Mozambique 1997, 57 min.
There is more than one good story in the film Tchuma Tchato, a documentary that combines traditional African storytelling with a straightforward focus on the troubles of modern times. The stories take place on the south bank of the Zambezi river, where the borders of Mozambique, Zimbabwe and Zambia meet. As pointed out by the main figure in the film, it’s a place where everything begins with a Z, the last letter in the alphabet. A remote place, indeed.

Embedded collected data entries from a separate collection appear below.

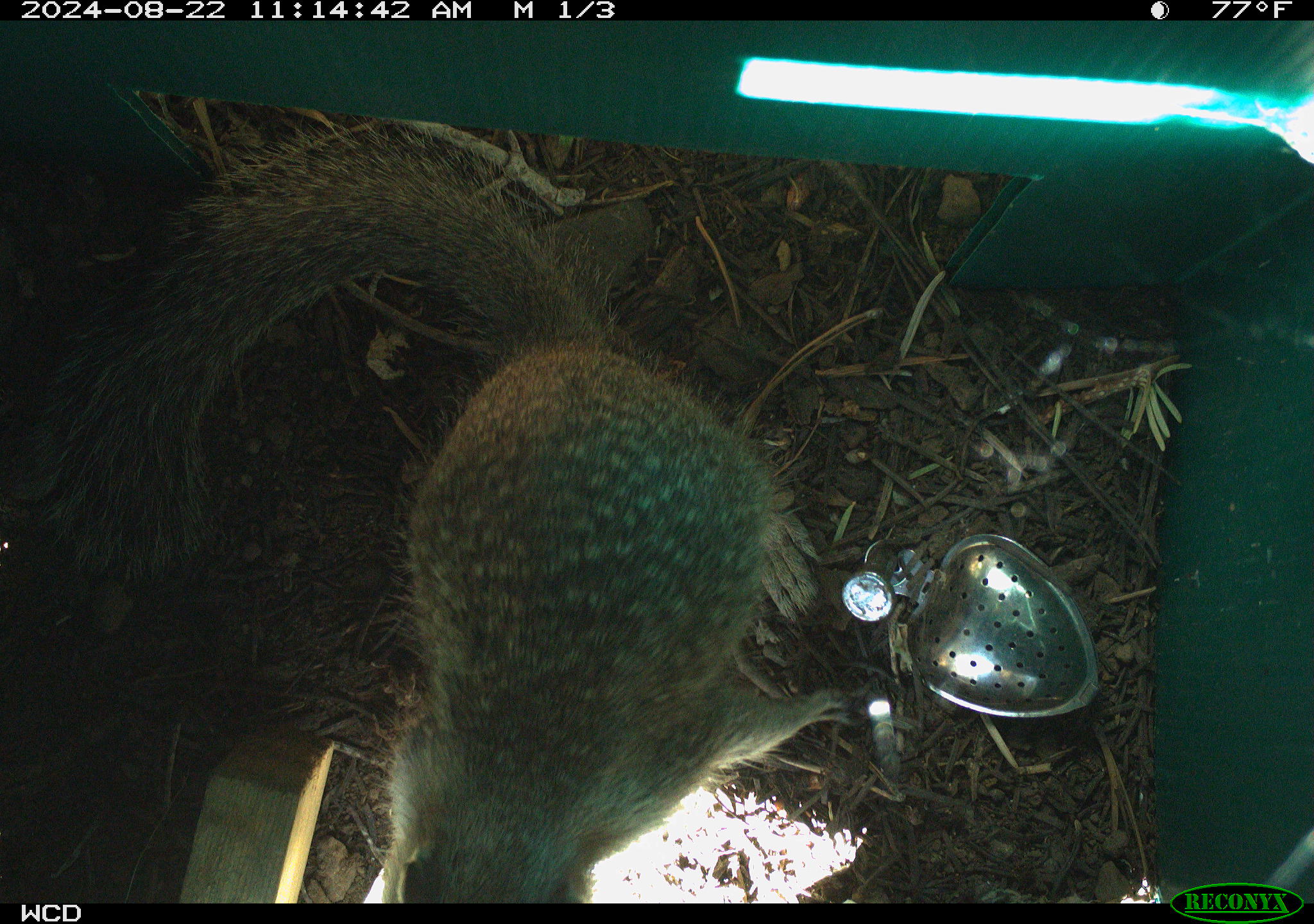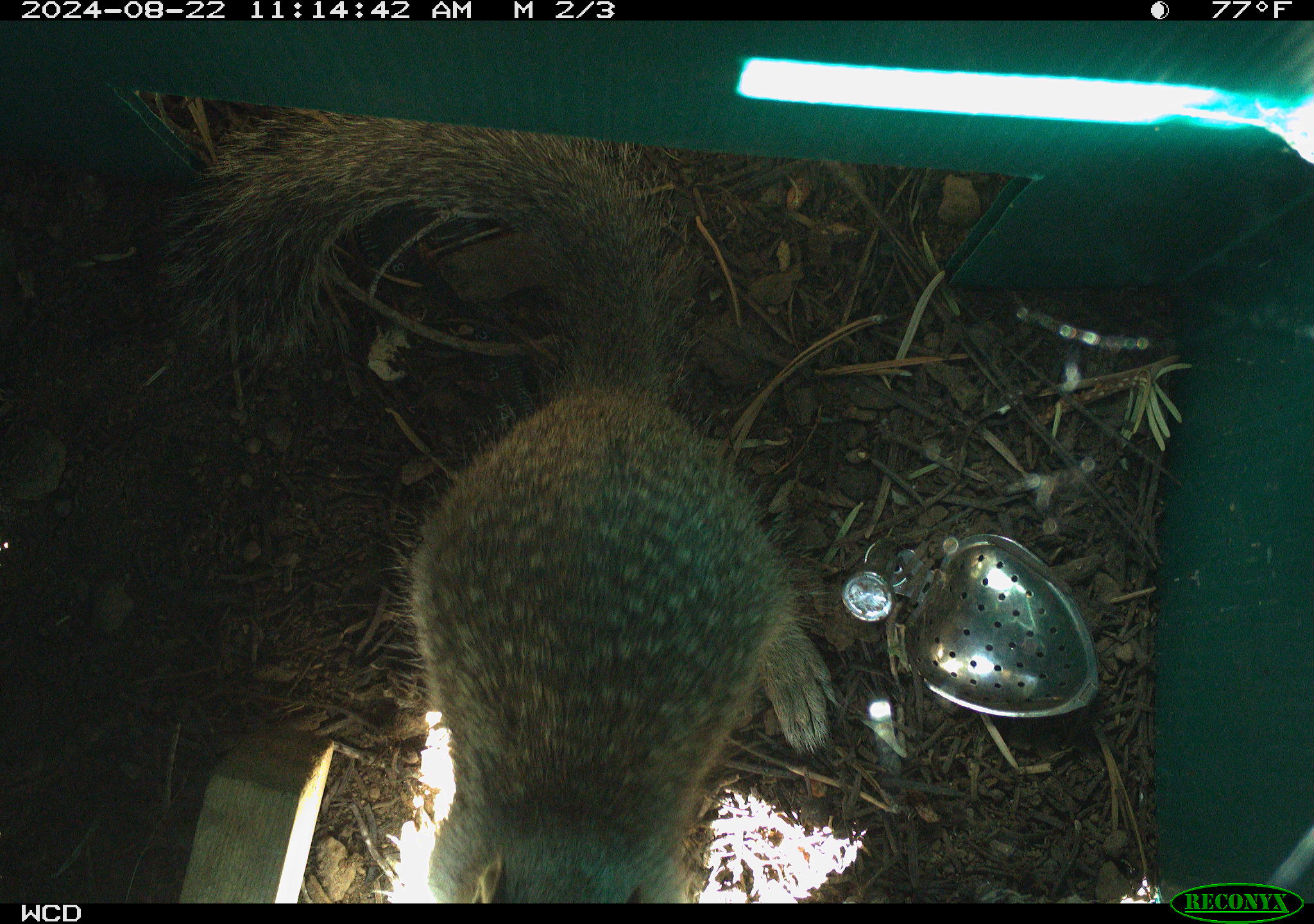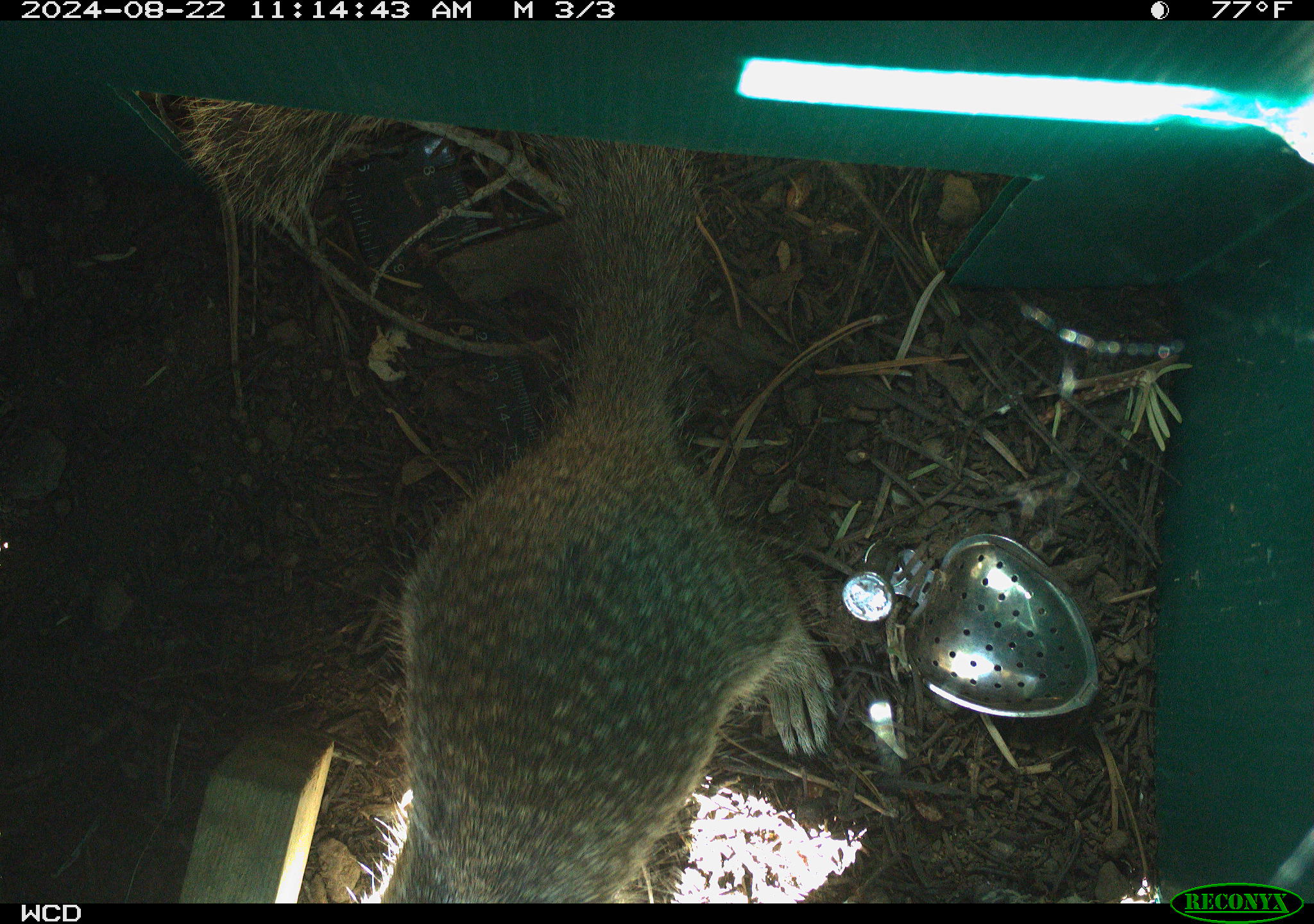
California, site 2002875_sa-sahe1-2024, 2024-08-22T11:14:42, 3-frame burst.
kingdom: Animalia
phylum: Chordata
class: Mammalia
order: Rodentia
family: Sciuridae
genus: Otospermophilus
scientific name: Otospermophilus beecheyi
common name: california ground squirrel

The first story is the tale of how the place has been turned into a protected area due to its great wildlife stocks. This is the “traditional” Africa where elephants walk the river banks and hippos play in the muddy waters. The new era was proclaimed with a new set of rules: no more commercial hunting, no more poaching, no more killing of animals. The next story tells how the former poachers have been transformed into game wardens. This transformation may or may not include more than just the change from their former illegal status into respected members of society with a regular income. The third story is about how the spirits in the area, represented by animals – the lion, the monkey and the snake – have given their go-ahead to the changes. All of them, that is, except the leopard spirit, who wants to continue hunting.
These three stories are effectively combined within a film that is a successful blend of dramatic techniques and documentary style. Tchuma Tchato is structured around two groups of game wardens. One group is tracking a wounded buffalo, while the other sets out in a canoe to assist a local village which is having trouble with a hippo who is eating the crops in the fields. Within these two sections, the film’s stories unfold. Tchuma Tchato succeeds in approaching a topic aimed at a Mozambican audience, but made in a way that gives the film international potential.